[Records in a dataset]

* START *

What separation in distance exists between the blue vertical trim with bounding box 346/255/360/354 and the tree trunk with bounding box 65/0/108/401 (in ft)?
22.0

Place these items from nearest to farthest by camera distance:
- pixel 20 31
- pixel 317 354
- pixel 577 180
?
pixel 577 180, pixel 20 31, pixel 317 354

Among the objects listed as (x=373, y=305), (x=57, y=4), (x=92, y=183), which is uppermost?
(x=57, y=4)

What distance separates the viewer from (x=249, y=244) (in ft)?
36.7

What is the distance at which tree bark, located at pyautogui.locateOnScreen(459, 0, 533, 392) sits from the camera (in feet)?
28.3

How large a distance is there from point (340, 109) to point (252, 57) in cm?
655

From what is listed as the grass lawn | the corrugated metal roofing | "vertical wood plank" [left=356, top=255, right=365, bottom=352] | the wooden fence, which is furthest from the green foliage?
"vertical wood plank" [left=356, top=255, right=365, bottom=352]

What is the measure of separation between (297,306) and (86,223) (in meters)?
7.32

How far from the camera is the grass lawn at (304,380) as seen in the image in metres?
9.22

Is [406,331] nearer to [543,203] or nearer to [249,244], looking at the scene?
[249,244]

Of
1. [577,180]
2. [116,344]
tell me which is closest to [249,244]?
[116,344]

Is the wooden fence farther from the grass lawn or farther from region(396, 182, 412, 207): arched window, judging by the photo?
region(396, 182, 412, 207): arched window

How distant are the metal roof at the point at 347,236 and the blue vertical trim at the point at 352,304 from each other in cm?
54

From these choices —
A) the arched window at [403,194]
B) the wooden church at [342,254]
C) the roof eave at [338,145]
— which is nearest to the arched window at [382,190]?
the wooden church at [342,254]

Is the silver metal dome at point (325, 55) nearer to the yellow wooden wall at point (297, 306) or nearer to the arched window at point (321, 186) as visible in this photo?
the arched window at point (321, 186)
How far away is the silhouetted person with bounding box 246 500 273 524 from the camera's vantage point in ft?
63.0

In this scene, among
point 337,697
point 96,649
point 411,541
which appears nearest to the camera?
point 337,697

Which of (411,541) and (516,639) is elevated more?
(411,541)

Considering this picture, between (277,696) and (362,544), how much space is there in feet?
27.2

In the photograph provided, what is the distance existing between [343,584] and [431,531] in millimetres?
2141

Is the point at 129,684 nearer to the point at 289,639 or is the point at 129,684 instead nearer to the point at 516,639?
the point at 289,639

* END *

(Problem requirements) Locate each line of the data above that contains the word "nearer" and copy those lines. Letter case must match.

(Written solution)
Is [406,331] nearer to [543,203] or nearer to [249,244], looking at the scene?
Is the silver metal dome at point (325, 55) nearer to the yellow wooden wall at point (297, 306) or nearer to the arched window at point (321, 186) as visible in this photo?
Is the point at 129,684 nearer to the point at 289,639 or is the point at 129,684 instead nearer to the point at 516,639?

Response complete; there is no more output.